-- Text passage start --

Photo of Mr George Cunningham Mr George Cunningham , Islington South West

I should like to congratulate my hon. Friend the Member for Kensington, North (Mr. Douglas-Mann) on his persistence in moving an Amendment in this sense. He has great experience of this matter both as a Member of Parliament and as a lawyer. My experience is limited to that of a Member. However, anyone who represents a constituency in inner London is familiar with the weakness of his position which the existence of some bits of furniture in accommodation introduces. It is one of the factors in the social change in areas of inner London such as Barnsbury in my constituency where the whole object of the developers is to drive out the existing population and bring in new population able to pay the much higher prices for the emptied houses, houses emptied of controlled tenants.

I have read carefully the arguments on this subject that were rehearsed at rather greater length in Standing Committee, and I have gone over the Minister's reply. He did not rebut the case put by my hon. Friends. He seemed to argue that if one introduced the arithmetical test of what was furnished accommodation, there was still left an area of judgment as to what constituted furniture, whether furniture was attached, built in and so on. That is true. One cannot remove all discretion from the court, and it is no part of the intention of the Amendment to remove the exercise of judgment from the court.

But in so far as it could be done, it should be done. We are all familiar with examples of tenants being ignorant whether the courts would hold that their accommodation was furnished. It costs money to test an issue and so tenants often do not test it when the case seems to them or their advisers to be marginal. The Amendment would introduce further certainty.

In Committee, the right hon. Gentleman argued that such a change, as other recommendations of the Francis Committee, would have to be considered when there was more time. It reflects badly on the Government that they accept that this is an important factor and yet say that they will deal with it when they have another opportunity to do so. The Amendment is in order in this Bill and if it is a good Amendment, we might as well make it.

-- Text passage end --
-- Dataset records start --

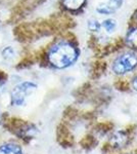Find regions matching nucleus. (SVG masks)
Returning a JSON list of instances; mask_svg holds the SVG:
<instances>
[{"label": "nucleus", "mask_w": 137, "mask_h": 154, "mask_svg": "<svg viewBox=\"0 0 137 154\" xmlns=\"http://www.w3.org/2000/svg\"><path fill=\"white\" fill-rule=\"evenodd\" d=\"M79 58V51L76 44L68 40L56 42L47 54L49 64L57 69H64L72 66Z\"/></svg>", "instance_id": "f257e3e1"}, {"label": "nucleus", "mask_w": 137, "mask_h": 154, "mask_svg": "<svg viewBox=\"0 0 137 154\" xmlns=\"http://www.w3.org/2000/svg\"><path fill=\"white\" fill-rule=\"evenodd\" d=\"M137 67V56L133 53H127L118 57L113 63V71L118 75L133 71Z\"/></svg>", "instance_id": "f03ea898"}, {"label": "nucleus", "mask_w": 137, "mask_h": 154, "mask_svg": "<svg viewBox=\"0 0 137 154\" xmlns=\"http://www.w3.org/2000/svg\"><path fill=\"white\" fill-rule=\"evenodd\" d=\"M36 84L33 82H22L12 89L11 91V102L14 106H21L24 104L27 97L31 95L32 93L36 89Z\"/></svg>", "instance_id": "7ed1b4c3"}, {"label": "nucleus", "mask_w": 137, "mask_h": 154, "mask_svg": "<svg viewBox=\"0 0 137 154\" xmlns=\"http://www.w3.org/2000/svg\"><path fill=\"white\" fill-rule=\"evenodd\" d=\"M124 0H103L97 4L96 11L100 14H113L121 8Z\"/></svg>", "instance_id": "20e7f679"}, {"label": "nucleus", "mask_w": 137, "mask_h": 154, "mask_svg": "<svg viewBox=\"0 0 137 154\" xmlns=\"http://www.w3.org/2000/svg\"><path fill=\"white\" fill-rule=\"evenodd\" d=\"M61 5L72 14H78L86 7L87 0H61Z\"/></svg>", "instance_id": "39448f33"}, {"label": "nucleus", "mask_w": 137, "mask_h": 154, "mask_svg": "<svg viewBox=\"0 0 137 154\" xmlns=\"http://www.w3.org/2000/svg\"><path fill=\"white\" fill-rule=\"evenodd\" d=\"M43 1L45 0H21L16 8V14L14 16H26L25 14L31 11Z\"/></svg>", "instance_id": "423d86ee"}, {"label": "nucleus", "mask_w": 137, "mask_h": 154, "mask_svg": "<svg viewBox=\"0 0 137 154\" xmlns=\"http://www.w3.org/2000/svg\"><path fill=\"white\" fill-rule=\"evenodd\" d=\"M129 141V131H117L112 136L109 140V146L114 148H122L125 147Z\"/></svg>", "instance_id": "0eeeda50"}, {"label": "nucleus", "mask_w": 137, "mask_h": 154, "mask_svg": "<svg viewBox=\"0 0 137 154\" xmlns=\"http://www.w3.org/2000/svg\"><path fill=\"white\" fill-rule=\"evenodd\" d=\"M124 45H125V42H124L123 39H122V38H117L114 42L108 44V45L101 46V48L98 49V51H97V53H99L100 54H113V53H115V51L121 49Z\"/></svg>", "instance_id": "6e6552de"}, {"label": "nucleus", "mask_w": 137, "mask_h": 154, "mask_svg": "<svg viewBox=\"0 0 137 154\" xmlns=\"http://www.w3.org/2000/svg\"><path fill=\"white\" fill-rule=\"evenodd\" d=\"M125 44L132 49H137V27H130L125 37Z\"/></svg>", "instance_id": "1a4fd4ad"}, {"label": "nucleus", "mask_w": 137, "mask_h": 154, "mask_svg": "<svg viewBox=\"0 0 137 154\" xmlns=\"http://www.w3.org/2000/svg\"><path fill=\"white\" fill-rule=\"evenodd\" d=\"M106 62L101 61V60L94 62L91 67V78H97V77L103 75V72L106 71Z\"/></svg>", "instance_id": "9d476101"}, {"label": "nucleus", "mask_w": 137, "mask_h": 154, "mask_svg": "<svg viewBox=\"0 0 137 154\" xmlns=\"http://www.w3.org/2000/svg\"><path fill=\"white\" fill-rule=\"evenodd\" d=\"M0 154H23L19 145L13 143L4 144L0 147Z\"/></svg>", "instance_id": "9b49d317"}, {"label": "nucleus", "mask_w": 137, "mask_h": 154, "mask_svg": "<svg viewBox=\"0 0 137 154\" xmlns=\"http://www.w3.org/2000/svg\"><path fill=\"white\" fill-rule=\"evenodd\" d=\"M101 28L106 31V33L112 34L117 29V21L114 19H106L101 23Z\"/></svg>", "instance_id": "f8f14e48"}, {"label": "nucleus", "mask_w": 137, "mask_h": 154, "mask_svg": "<svg viewBox=\"0 0 137 154\" xmlns=\"http://www.w3.org/2000/svg\"><path fill=\"white\" fill-rule=\"evenodd\" d=\"M96 144H97V141L95 140V138H94L93 136H86V137H84V139L81 141L82 147L86 148V149L95 147Z\"/></svg>", "instance_id": "ddd939ff"}, {"label": "nucleus", "mask_w": 137, "mask_h": 154, "mask_svg": "<svg viewBox=\"0 0 137 154\" xmlns=\"http://www.w3.org/2000/svg\"><path fill=\"white\" fill-rule=\"evenodd\" d=\"M88 28L91 32H98L101 29V23L95 19H91L88 21Z\"/></svg>", "instance_id": "4468645a"}, {"label": "nucleus", "mask_w": 137, "mask_h": 154, "mask_svg": "<svg viewBox=\"0 0 137 154\" xmlns=\"http://www.w3.org/2000/svg\"><path fill=\"white\" fill-rule=\"evenodd\" d=\"M115 85L120 91H128L129 89V82L125 79H119L118 81H116Z\"/></svg>", "instance_id": "2eb2a0df"}, {"label": "nucleus", "mask_w": 137, "mask_h": 154, "mask_svg": "<svg viewBox=\"0 0 137 154\" xmlns=\"http://www.w3.org/2000/svg\"><path fill=\"white\" fill-rule=\"evenodd\" d=\"M2 54H3V57L5 59L10 60V59L13 58L14 51H13V49H12V48H10V46H7V48H4V51H2Z\"/></svg>", "instance_id": "dca6fc26"}, {"label": "nucleus", "mask_w": 137, "mask_h": 154, "mask_svg": "<svg viewBox=\"0 0 137 154\" xmlns=\"http://www.w3.org/2000/svg\"><path fill=\"white\" fill-rule=\"evenodd\" d=\"M113 128V125L111 122H101L97 125V130L103 131H108Z\"/></svg>", "instance_id": "f3484780"}, {"label": "nucleus", "mask_w": 137, "mask_h": 154, "mask_svg": "<svg viewBox=\"0 0 137 154\" xmlns=\"http://www.w3.org/2000/svg\"><path fill=\"white\" fill-rule=\"evenodd\" d=\"M129 27H137V9L133 12L130 21H129Z\"/></svg>", "instance_id": "a211bd4d"}, {"label": "nucleus", "mask_w": 137, "mask_h": 154, "mask_svg": "<svg viewBox=\"0 0 137 154\" xmlns=\"http://www.w3.org/2000/svg\"><path fill=\"white\" fill-rule=\"evenodd\" d=\"M133 88L135 91H137V76L133 79Z\"/></svg>", "instance_id": "6ab92c4d"}, {"label": "nucleus", "mask_w": 137, "mask_h": 154, "mask_svg": "<svg viewBox=\"0 0 137 154\" xmlns=\"http://www.w3.org/2000/svg\"><path fill=\"white\" fill-rule=\"evenodd\" d=\"M3 83H4V80H3V78H2L1 74H0V91L3 88Z\"/></svg>", "instance_id": "aec40b11"}, {"label": "nucleus", "mask_w": 137, "mask_h": 154, "mask_svg": "<svg viewBox=\"0 0 137 154\" xmlns=\"http://www.w3.org/2000/svg\"><path fill=\"white\" fill-rule=\"evenodd\" d=\"M136 153H137V150H136Z\"/></svg>", "instance_id": "412c9836"}]
</instances>
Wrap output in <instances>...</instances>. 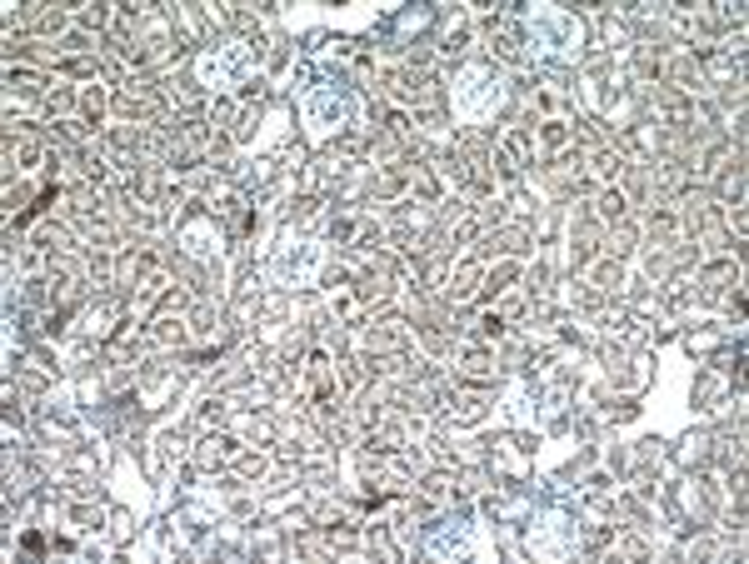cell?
Returning a JSON list of instances; mask_svg holds the SVG:
<instances>
[{"instance_id":"1","label":"cell","mask_w":749,"mask_h":564,"mask_svg":"<svg viewBox=\"0 0 749 564\" xmlns=\"http://www.w3.org/2000/svg\"><path fill=\"white\" fill-rule=\"evenodd\" d=\"M535 35H540L555 55H570V50H575V40H580L575 20H570V15H560V10H540V15H535Z\"/></svg>"},{"instance_id":"5","label":"cell","mask_w":749,"mask_h":564,"mask_svg":"<svg viewBox=\"0 0 749 564\" xmlns=\"http://www.w3.org/2000/svg\"><path fill=\"white\" fill-rule=\"evenodd\" d=\"M345 110H350V105H345L340 95H330V90H320V95L310 100V120H315V125H335V120H345Z\"/></svg>"},{"instance_id":"2","label":"cell","mask_w":749,"mask_h":564,"mask_svg":"<svg viewBox=\"0 0 749 564\" xmlns=\"http://www.w3.org/2000/svg\"><path fill=\"white\" fill-rule=\"evenodd\" d=\"M245 70H250V50H245V45H225V50H215V55L200 60V75L215 80V85H225V80H235V75H245Z\"/></svg>"},{"instance_id":"3","label":"cell","mask_w":749,"mask_h":564,"mask_svg":"<svg viewBox=\"0 0 749 564\" xmlns=\"http://www.w3.org/2000/svg\"><path fill=\"white\" fill-rule=\"evenodd\" d=\"M315 245H285L280 250V260H275V275L285 280V285H305L310 275H315Z\"/></svg>"},{"instance_id":"4","label":"cell","mask_w":749,"mask_h":564,"mask_svg":"<svg viewBox=\"0 0 749 564\" xmlns=\"http://www.w3.org/2000/svg\"><path fill=\"white\" fill-rule=\"evenodd\" d=\"M500 100V90L485 80V75H465V90H460V110H470V115H480V110H490Z\"/></svg>"},{"instance_id":"6","label":"cell","mask_w":749,"mask_h":564,"mask_svg":"<svg viewBox=\"0 0 749 564\" xmlns=\"http://www.w3.org/2000/svg\"><path fill=\"white\" fill-rule=\"evenodd\" d=\"M430 550H435V555H455V550H465V530H445V535H435V540H430Z\"/></svg>"}]
</instances>
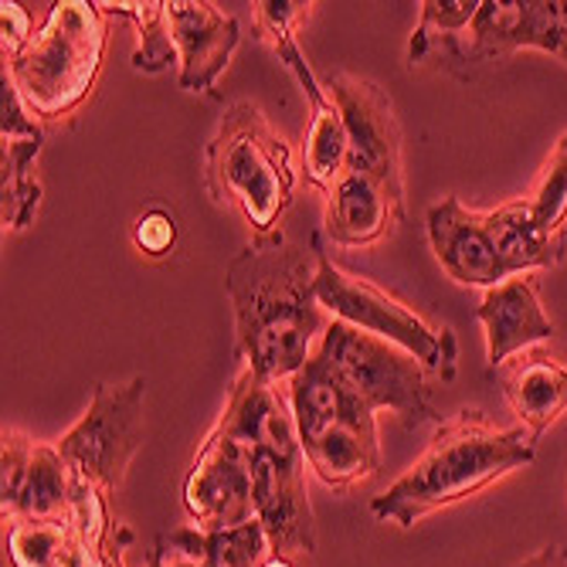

-- Dataset records end --

* [What is needed]: Please return the whole speech on furnished accommodation word for word. Work from the speech alone, not from the material.

* [Exercise response]:
Photo of Mr George Cunningham Mr George Cunningham , Islington South West

I should like to congratulate my hon. Friend the Member for Kensington, North (Mr. Douglas-Mann) on his persistence in moving an Amendment in this sense. He has great experience of this matter both as a Member of Parliament and as a lawyer. My experience is limited to that of a Member. However, anyone who represents a constituency in inner London is familiar with the weakness of his position which the existence of some bits of furniture in accommodation introduces. It is one of the factors in the social change in areas of inner London such as Barnsbury in my constituency where the whole object of the developers is to drive out the existing population and bring in new population able to pay the much higher prices for the emptied houses, houses emptied of controlled tenants.

I have read carefully the arguments on this subject that were rehearsed at rather greater length in Standing Committee, and I have gone over the Minister's reply. He did not rebut the case put by my hon. Friends. He seemed to argue that if one introduced the arithmetical test of what was furnished accommodation, there was still left an area of judgment as to what constituted furniture, whether furniture was attached, built in and so on. That is true. One cannot remove all discretion from the court, and it is no part of the intention of the Amendment to remove the exercise of judgment from the court.

But in so far as it could be done, it should be done. We are all familiar with examples of tenants being ignorant whether the courts would hold that their accommodation was furnished. It costs money to test an issue and so tenants often do not test it when the case seems to them or their advisers to be marginal. The Amendment would introduce further certainty.

In Committee, the right hon. Gentleman argued that such a change, as other recommendations of the Francis Committee, would have to be considered when there was more time. It reflects badly on the Government that they accept that this is an important factor and yet say that they will deal with it when they have another opportunity to do so. The Amendment is in order in this Bill and if it is a good Amendment, we might as well make it.